>> begin RAW DATA

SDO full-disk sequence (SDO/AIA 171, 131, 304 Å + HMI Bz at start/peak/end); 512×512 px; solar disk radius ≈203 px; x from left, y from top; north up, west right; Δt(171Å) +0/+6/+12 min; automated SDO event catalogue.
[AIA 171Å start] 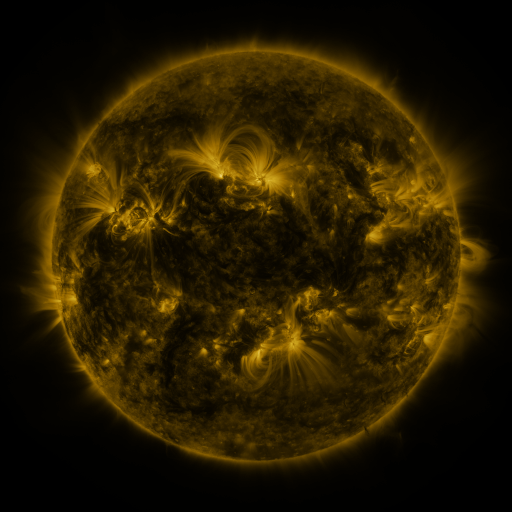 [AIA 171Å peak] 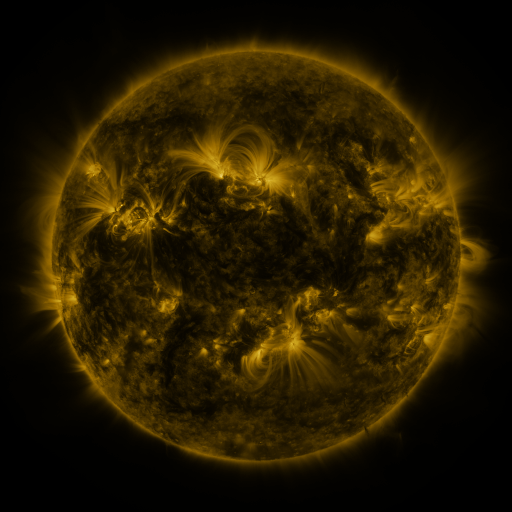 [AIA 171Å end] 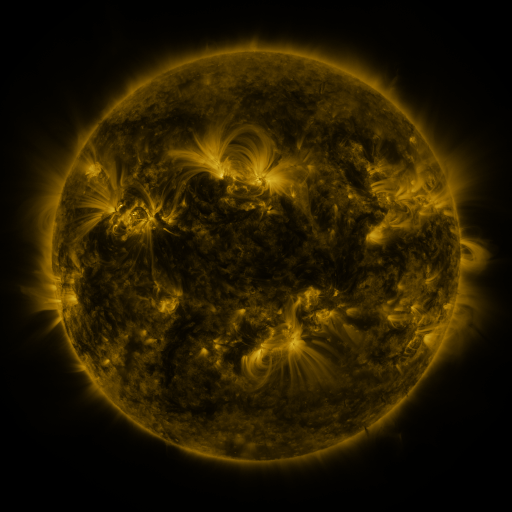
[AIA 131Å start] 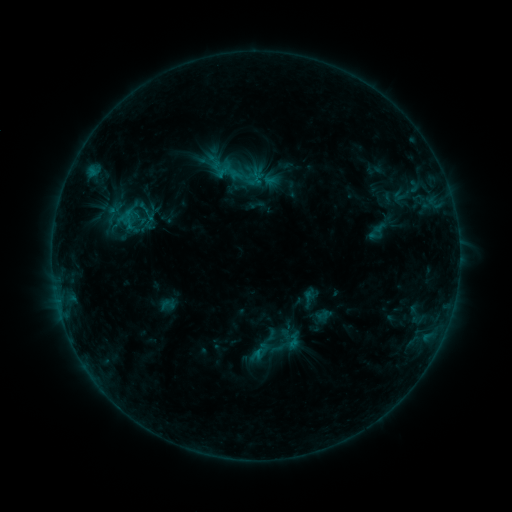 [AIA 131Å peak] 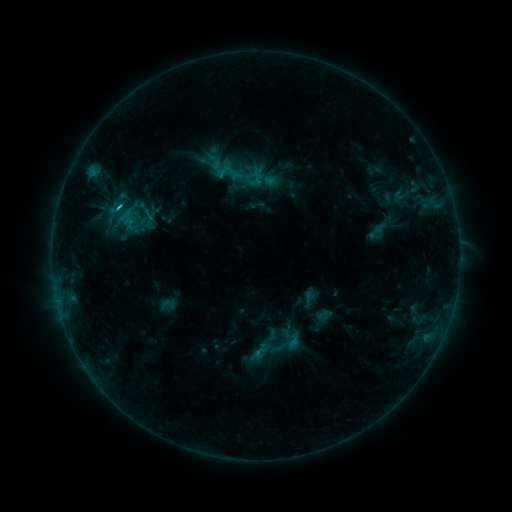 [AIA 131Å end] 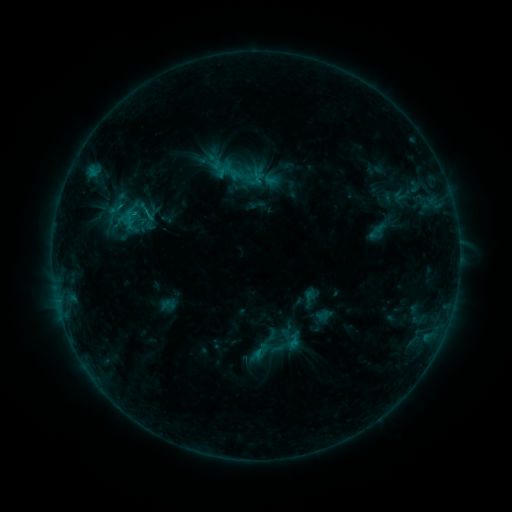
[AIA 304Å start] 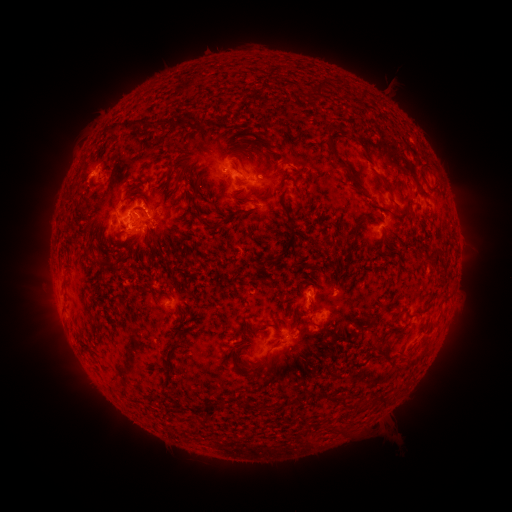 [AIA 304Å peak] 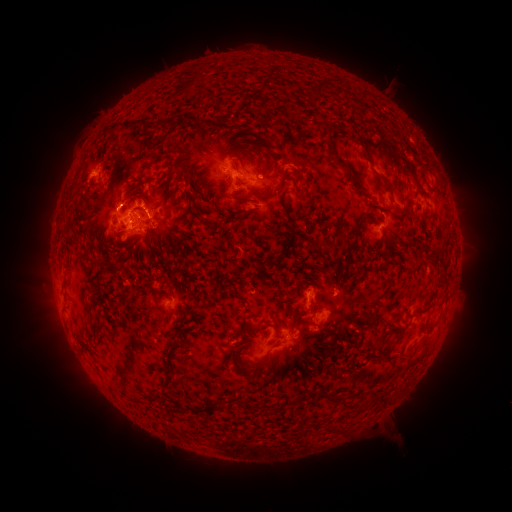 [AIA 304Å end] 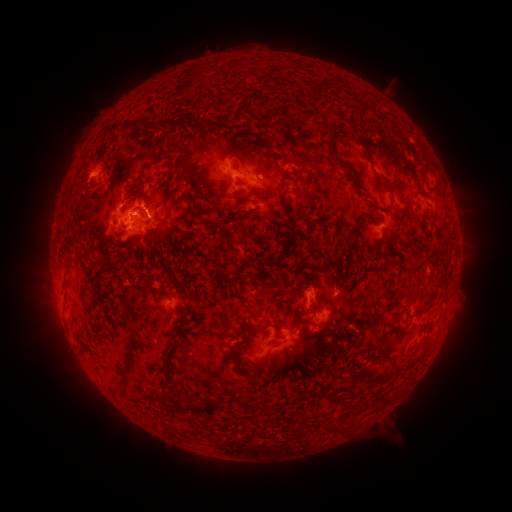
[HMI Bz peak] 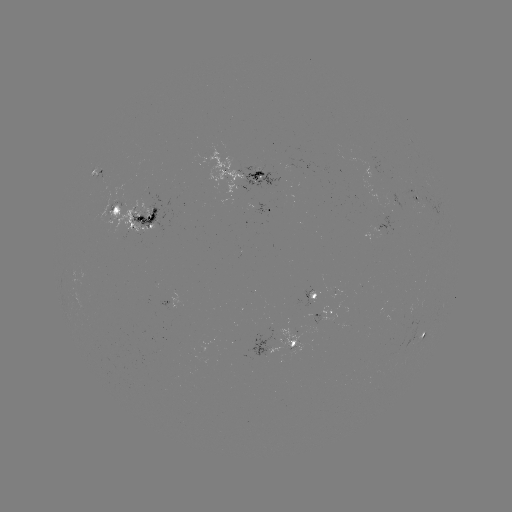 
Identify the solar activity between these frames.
C1.6 flare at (119, 209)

>> end RAW DATA

YOUR GOAL: Pick out and copy each line in the items above that contains the word "solar".

TASK ANSWER:
SDO full-disk sequence (SDO/AIA 171, 131, 304 Å + HMI Bz at start/peak/end); 512×512 px; solar disk radius ≈203 px; x from left, y from top; north up, west right; Δt(171Å) +0/+6/+12 min; automated SDO event catalogue.
Identify the solar activity between these frames.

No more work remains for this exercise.